La muestra no evita adentrarse en su ambigua actuación durante los años de la ocupación nazi, cuando mostró cierta connivencia con el poder de Vichy. «Piaf participó en un viaje a los campos de internamiento en Alemania, apoyando así la propaganda del régimen. Pero nunca fue una mujer con conciencia política, lo que también se le puede reprochar, pero es inadecuado cualificarla de colaboracionista. Durante la guerra, también escondió a amigos judíos», apunta Huthwohl. Después del conflicto, sería absuelta por el comité de purga política que examinaba los casos de colaboración. Pocos años más tarde, el director y dramaturgo Sacha Guitry la escogió para encarnar al París sublevado de la Revolución en la película Si Versailles m’était conté… (1954). Piaf aparecía en ella como jefa de filas de los sans-culottes, entonando un canto revolucionario subida a la verja de la residencia real. El icono popular queda redimido.

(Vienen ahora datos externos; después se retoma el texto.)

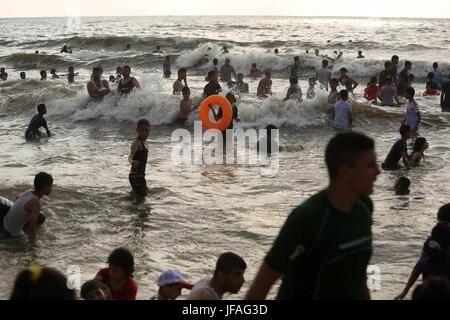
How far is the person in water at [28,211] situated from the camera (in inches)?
253

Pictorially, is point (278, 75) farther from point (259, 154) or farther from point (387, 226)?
point (387, 226)

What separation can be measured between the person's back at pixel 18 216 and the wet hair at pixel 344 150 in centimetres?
480

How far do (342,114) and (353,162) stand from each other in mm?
11339

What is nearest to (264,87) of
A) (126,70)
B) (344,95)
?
(344,95)

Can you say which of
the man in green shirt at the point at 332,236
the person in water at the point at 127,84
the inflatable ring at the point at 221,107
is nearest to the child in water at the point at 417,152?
the inflatable ring at the point at 221,107

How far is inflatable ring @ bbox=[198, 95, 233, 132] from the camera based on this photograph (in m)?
12.5

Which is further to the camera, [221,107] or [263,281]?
[221,107]

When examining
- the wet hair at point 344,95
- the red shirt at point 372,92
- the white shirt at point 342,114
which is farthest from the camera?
the red shirt at point 372,92

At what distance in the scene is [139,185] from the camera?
29.1 ft

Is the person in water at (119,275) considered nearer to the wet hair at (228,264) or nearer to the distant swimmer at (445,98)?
the wet hair at (228,264)

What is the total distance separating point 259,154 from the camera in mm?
11984

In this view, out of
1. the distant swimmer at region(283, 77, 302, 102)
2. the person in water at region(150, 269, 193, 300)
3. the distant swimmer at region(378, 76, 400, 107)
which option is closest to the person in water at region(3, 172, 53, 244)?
the person in water at region(150, 269, 193, 300)

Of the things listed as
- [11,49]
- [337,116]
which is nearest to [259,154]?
[337,116]

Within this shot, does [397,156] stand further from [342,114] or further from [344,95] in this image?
[342,114]
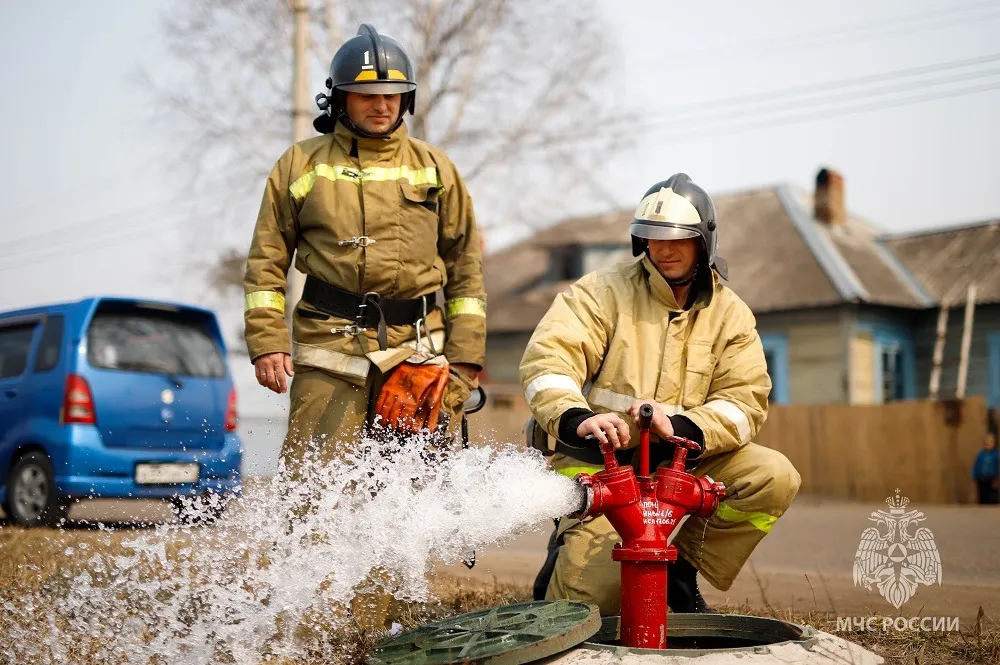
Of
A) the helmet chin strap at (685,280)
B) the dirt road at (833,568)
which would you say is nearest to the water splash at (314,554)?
the helmet chin strap at (685,280)

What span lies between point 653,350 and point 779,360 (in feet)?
60.0

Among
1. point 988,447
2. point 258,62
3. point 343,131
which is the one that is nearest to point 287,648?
point 343,131

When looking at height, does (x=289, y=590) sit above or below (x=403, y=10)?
below

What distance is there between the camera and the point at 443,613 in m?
4.64

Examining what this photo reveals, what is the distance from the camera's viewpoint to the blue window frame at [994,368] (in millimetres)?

De hecho, Piaf no siempre fue la misma. «Antes de la guerra, era una mujer sometida a hombres viriles, soldados, marinos y canallas. Progresivamente, se convirtió en una mujer mucho más liberada, que no tuvo ninguna vergüenza en exponer una vida sentimental muy intensa, con múltiples amantes a los que nunca escondió, pese a que en el fondo siguiera buscando a un hombre ideal que no terminó de encontrar», agrega el comisario. La muestra la sitúa al borde del advenimiento del feminismo. Cuando falleció en 1963, se había convertido casi en un modelo prefeminista: una mujer de sexualidad activa y propietaria de su destino profesional. «No fue una mujer del Mayo del 68, pero sí forma parte del eslabón perdido que precedió a ese movimiento», señala Huthwohl. La muestra repasa sus romances con Louis Dupont, Yves Montand, Marcel Cerdan o Théo Sarapo, con quien contrajo matrimonio un año antes de morir, además de detenerse en el mayor de sus amores –ese Dios al que rezaba antes de salir a escena– y sus conocidas supersticiones.

Cártel promocional de Edith Piaf.

La muestra también analiza el contenido de sus letras y la universalidad de sus canciones, que ha fascinado a artistas de todo tipo, de Louis Armstrong a Serge Gainsbourg, de Étienne Daho a Patricia Kaas y de Ute Lemper a Anna Calvi. Todos ellos han versionado temas de todos sus periodos, de la llamada canción realista de sus inicios, fundamentada en el costumbrismo parisiense, a los himnos universales sobre la experiencia humana de su etapa final. El insigne semiólogo Roland Barthes pronunció en 1948 una conferencia sobre la chanson popular y el lugar singular que Edith Piaf ocupaba en ella. Barthes hizo una lista de sus características: utilizaba una «poesía directa» y un lenguaje coloquial «pero sin excesos», interpretaba a una mujer con «carácter y coraje» que «nunca retrocedía ante el amor» y se erigía en portavoz de «los débiles, los oprimidos y los infelices». «Es una mujer pequeña, no muy joven ni tampoco muy bella, que expresa la tristeza trágica del pueblo, el alma de un mundo sin corazón y el espíritu de un mundo sin esperanza», afirmó Barthes. La muestra reproduce sus opiniones, junto a las de decenas de expertos y aficionados, desde la musicóloga Catherine Rudent, quien analiza «el mecanismo de su laringe» y la vibración de sus cuerdas vocales, hasta el joven novelista Adrien Bosc, ganador del premio de la Academia Francesa con Constellation, sobre la figura de Marcel Cerdan. La exposición concluye con el Oscar y César que Marion Cotillard recibió por su interpretación en La vie en rose, una forma de recordar su plena vigencia en el imaginario actual.

¿Cómo se explica que Piaf siga fascinando, un siglo después de su nacimiento, mientras otros han caído en el más profundo de los olvidos? Para el comisario, la cantante encarna «la Francia eterna», esa construcción imaginaria que sigue siendo plenamente vigente. «La identificamos con esa imagen romántica de París, como las postales de Robert Doisneau. Es la ciudad del turismo y los grandes monumentos. El París de Piaf está congelado en el tiempo», asegura Huthwohl. «Se trata de un cliché, más que de una realidad». En el barrio de Belleville, algunas placas conmemorativas señalan los lugares donde residió. Pero poco tiene que ver ya con la ciudad en la que vivió Piaf décadas atrás: en la esquina de su primer domicilio ya no hay acordeonistas de barriada, sino supermercados asiáticos. Escuchar a Piaf es, para muchos, una forma de aferrarse a un pasado lejano, si es que existió alguna vez.